Machine Learning Engineer

Reference Number: RKMNDE14

Machine Learning Engineer

Not Disclosed

Brooklyn Park, MN

5.5 Months

Not Disclosed

Not Disclosed

Services

Job Description

Description:

JOB SUMMARY

Machine Learning Engineer

We are seeking a skilled Machine Learning Engineer (Contractor) to support and maintain critical batch workflows that generate large-scale forecasts. These workflows are orchestrated through a custom in-house scheduling tool and leverage R, Python, Bash, and Spark on a YARN-managed on-premise cluster. The engineer will be responsible for ensuring smooth daily operations, including monitoring, restarting, and troubleshooting jobs to minimize downtime and maintain system reliability. Strong problem-solving skills and the ability to quickly diagnose issues across multiple technologies will be key in this role

In addition to operations, the engineer will contribute development expertise by enhancing the functionality, stability, and performance of existing jobs. This will include submitting code changes in Python (PySpark), Bash, or Terraform to improve orchestration and infrastructure configurations. The role also involves implementing observability metrics and monitoring solutions, using tools such as OTEL, Kibana, REST APIs, and custom instrumentation. The ideal candidate will be comfortable collaborating via GitHub (PRs), proactive in identifying improvement opportunities, and effective at balancing operational support with development contributions.

### Collected data entries
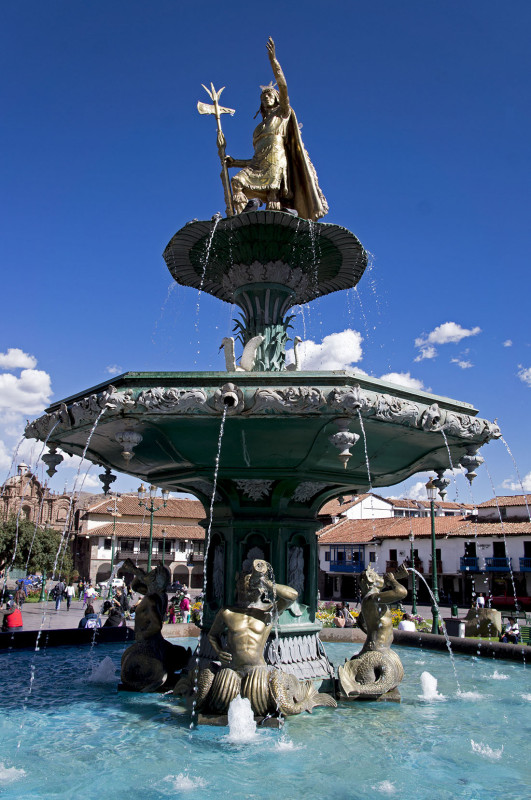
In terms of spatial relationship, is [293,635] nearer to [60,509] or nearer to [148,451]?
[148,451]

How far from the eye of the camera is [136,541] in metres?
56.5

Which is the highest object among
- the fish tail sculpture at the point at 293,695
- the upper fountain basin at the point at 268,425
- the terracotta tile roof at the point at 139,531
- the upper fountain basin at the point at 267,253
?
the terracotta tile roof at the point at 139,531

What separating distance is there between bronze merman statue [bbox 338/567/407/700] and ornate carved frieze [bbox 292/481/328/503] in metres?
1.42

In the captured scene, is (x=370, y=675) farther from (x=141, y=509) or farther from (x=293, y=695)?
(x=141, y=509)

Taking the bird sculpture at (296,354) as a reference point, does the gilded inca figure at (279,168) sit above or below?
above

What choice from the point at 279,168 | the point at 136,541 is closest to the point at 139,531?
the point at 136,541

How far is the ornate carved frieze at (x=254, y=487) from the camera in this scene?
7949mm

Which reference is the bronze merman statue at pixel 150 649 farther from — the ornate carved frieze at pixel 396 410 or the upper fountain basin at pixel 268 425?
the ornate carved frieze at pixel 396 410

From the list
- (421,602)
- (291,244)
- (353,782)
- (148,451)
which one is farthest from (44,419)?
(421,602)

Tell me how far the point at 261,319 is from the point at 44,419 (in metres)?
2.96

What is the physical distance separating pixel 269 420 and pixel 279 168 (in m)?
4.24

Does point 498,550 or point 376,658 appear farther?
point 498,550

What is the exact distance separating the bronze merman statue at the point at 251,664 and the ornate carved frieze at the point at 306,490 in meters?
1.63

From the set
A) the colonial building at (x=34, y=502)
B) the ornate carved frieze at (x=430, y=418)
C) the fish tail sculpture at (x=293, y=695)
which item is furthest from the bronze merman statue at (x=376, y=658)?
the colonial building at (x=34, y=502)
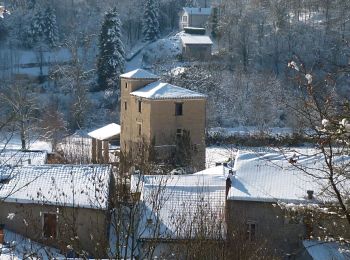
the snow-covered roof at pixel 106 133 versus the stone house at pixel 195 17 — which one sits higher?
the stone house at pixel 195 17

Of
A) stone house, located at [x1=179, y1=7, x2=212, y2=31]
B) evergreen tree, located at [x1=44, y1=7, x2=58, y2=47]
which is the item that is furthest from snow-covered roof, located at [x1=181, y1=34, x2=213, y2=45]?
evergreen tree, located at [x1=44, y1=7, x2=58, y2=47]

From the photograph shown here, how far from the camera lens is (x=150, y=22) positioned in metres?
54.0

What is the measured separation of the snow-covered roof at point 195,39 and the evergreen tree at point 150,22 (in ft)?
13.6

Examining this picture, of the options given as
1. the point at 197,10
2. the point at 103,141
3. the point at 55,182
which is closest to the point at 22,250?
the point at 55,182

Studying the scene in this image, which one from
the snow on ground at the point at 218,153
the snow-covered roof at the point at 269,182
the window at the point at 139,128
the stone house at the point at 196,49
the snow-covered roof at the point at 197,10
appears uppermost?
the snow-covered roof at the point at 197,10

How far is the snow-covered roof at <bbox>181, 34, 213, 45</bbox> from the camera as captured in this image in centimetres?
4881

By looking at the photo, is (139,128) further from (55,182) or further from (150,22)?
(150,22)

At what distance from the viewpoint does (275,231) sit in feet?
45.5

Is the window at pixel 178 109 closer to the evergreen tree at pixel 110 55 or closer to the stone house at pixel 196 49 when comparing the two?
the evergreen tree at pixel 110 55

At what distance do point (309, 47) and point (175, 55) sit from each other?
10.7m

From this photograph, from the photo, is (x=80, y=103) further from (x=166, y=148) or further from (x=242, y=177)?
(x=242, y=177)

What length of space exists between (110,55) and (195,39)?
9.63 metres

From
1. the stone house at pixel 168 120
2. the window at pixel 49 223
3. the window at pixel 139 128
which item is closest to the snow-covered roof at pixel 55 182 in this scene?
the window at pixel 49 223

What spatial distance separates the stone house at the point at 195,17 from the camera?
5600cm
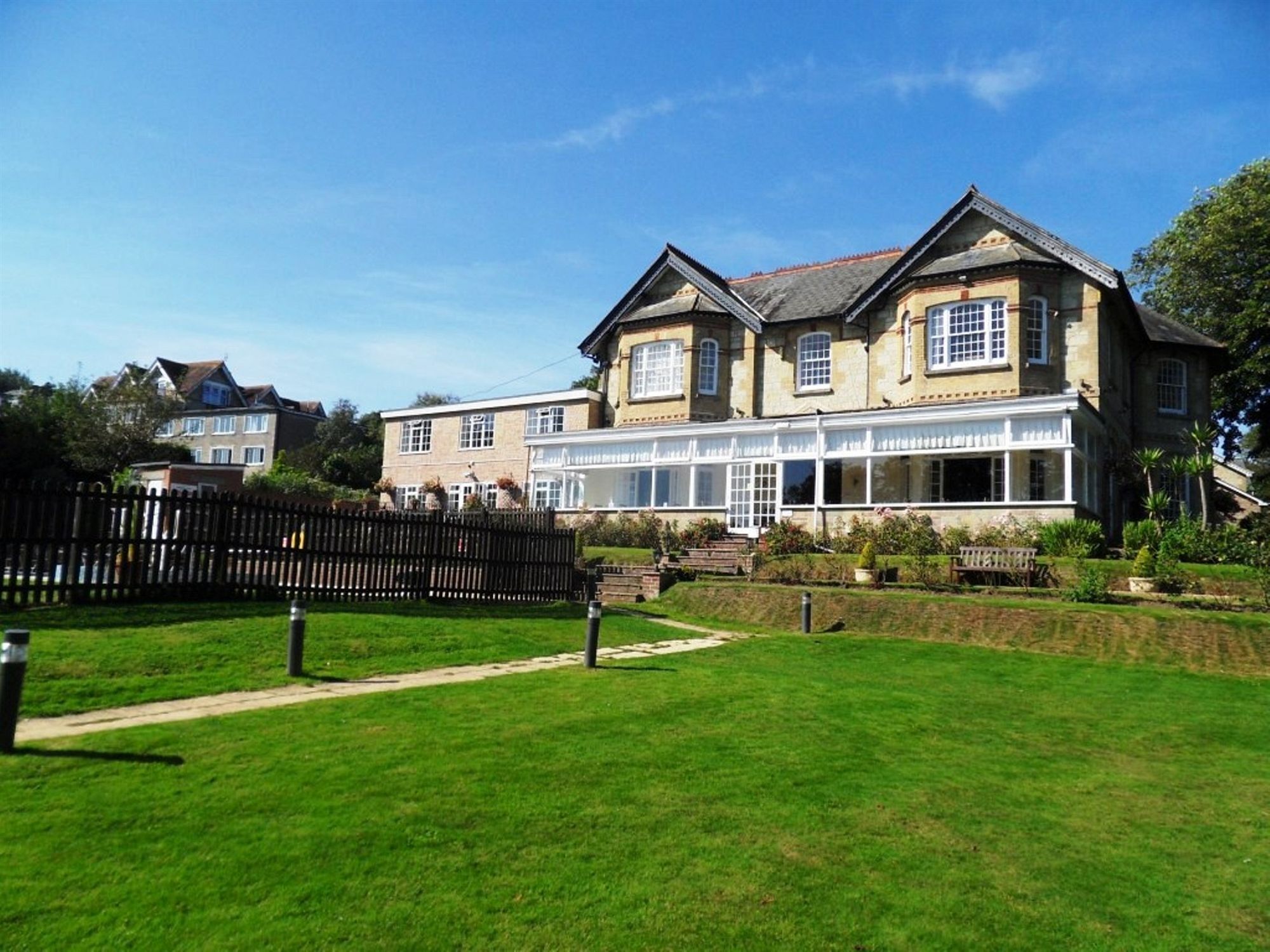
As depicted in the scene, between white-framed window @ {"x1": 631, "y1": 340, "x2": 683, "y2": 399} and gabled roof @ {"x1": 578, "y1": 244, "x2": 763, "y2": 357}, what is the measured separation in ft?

### PROBLEM REQUIREMENTS
In the Machine Learning Engineer job posting, write out the stretch from "In addition to" through "with development contributions." word for word.

### TASK ANSWER
In addition to operations, the engineer will contribute development expertise by enhancing the functionality, stability, and performance of existing jobs. This will include submitting code changes in Python (PySpark), Bash, or Terraform to improve orchestration and infrastructure configurations. The role also involves implementing observability metrics and monitoring solutions, using tools such as OTEL, Kibana, REST APIs, and custom instrumentation. The ideal candidate will be comfortable collaborating via GitHub (PRs), proactive in identifying improvement opportunities, and effective at balancing operational support with development contributions.